Un hombre de 57 años fue detenido en las últimas horas en La Plata acusado de haber realizado ataques con bombas molotov contra instituciones de la comunidad judía local. El operativo se llevó adelante tras una investigación rápida de la Policía Bonaerense y terminó con el secuestro de armas de fuego, municiones y otro artefacto incendiario preparado para usar.
El detenido fue identificado por la Justicia como Ángel Alberto M., un vendedor ambulante señalado como el presunto autor de dos ataques ocurridos a fines de abril y comienzos de mayo.

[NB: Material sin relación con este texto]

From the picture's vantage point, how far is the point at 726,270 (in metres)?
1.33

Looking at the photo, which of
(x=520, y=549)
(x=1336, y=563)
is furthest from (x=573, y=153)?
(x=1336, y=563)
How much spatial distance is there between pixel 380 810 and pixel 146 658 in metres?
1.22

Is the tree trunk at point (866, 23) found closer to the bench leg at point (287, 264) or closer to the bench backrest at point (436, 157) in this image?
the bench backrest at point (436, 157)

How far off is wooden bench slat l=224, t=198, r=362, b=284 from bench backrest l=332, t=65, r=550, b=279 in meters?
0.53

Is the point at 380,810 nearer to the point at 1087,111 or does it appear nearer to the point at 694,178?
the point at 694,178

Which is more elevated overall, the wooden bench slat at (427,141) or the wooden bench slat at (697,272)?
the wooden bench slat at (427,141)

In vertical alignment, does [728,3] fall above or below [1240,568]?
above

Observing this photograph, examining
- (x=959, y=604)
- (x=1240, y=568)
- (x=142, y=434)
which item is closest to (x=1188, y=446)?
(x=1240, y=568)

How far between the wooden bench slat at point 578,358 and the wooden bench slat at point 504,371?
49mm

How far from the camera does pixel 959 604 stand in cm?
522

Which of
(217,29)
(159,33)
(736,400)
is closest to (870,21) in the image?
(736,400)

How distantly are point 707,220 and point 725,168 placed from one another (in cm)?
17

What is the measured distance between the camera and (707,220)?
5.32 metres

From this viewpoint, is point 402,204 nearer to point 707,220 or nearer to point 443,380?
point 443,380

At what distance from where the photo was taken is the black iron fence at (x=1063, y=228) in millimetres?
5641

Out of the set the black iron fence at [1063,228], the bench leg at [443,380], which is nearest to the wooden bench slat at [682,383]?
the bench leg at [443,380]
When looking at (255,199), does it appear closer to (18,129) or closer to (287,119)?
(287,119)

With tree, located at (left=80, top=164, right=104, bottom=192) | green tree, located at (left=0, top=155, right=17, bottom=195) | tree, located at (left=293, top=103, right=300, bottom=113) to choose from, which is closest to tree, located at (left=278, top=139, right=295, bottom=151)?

El primero de los hechos ocurrió en el Centro Literario Israelita y Biblioteca Max Nordau, ubicado en calle 11 entre 58 y 59, donde una bomba molotov impactó contra una ventana durante la madrugada. Aunque el artefacto no llegó a explotar, sí provocó daños materiales y encendió las alarmas por el contenido antisemita del ataque.
Días después, otro episodio similar ocurrió contra la sinagoga Beit Jabad, en calle 16 entre 46 y 47. En ese caso, cámaras de seguridad captaron a un hombre arrojando una molotov encendida contra una pared del lugar. El fuego se apagó rápidamente y no hubo heridos.
A partir del análisis de cámaras de seguridad públicas y privadas, además de distintos testimonios, los investigadores lograron seguir los movimientos del sospechoso y determinar que se trasladaba caminando desde su domicilio hacia los lugares atacados.
Con esas pruebas, la Justicia ordenó un allanamiento de urgencia. Cuando los efectivos ingresaron a la vivienda encontraron al acusado durmiendo y, según trascendió, rodeado de armas y municiones.
Durante el operativo secuestraron una carabina calibre .22, un pistolón, un revólver y una importante cantidad de balas de distintos calibres. Además, dentro de la casa apareció otra bomba molotov casera armada en un frasco de vidrio con líquido inflamable y mecha lista para ser utilizada.
El artefacto debió ser retirado y resguardado por especialistas en explosivos para realizar una detonación controlada.
El acusado quedó detenido e incomunicado mientras avanza la causa judicial, en principio bajo cargos por daños y tenencia ilegal de armas, aunque la investigación continúa abierta por el trasfondo antisemita de los ataques.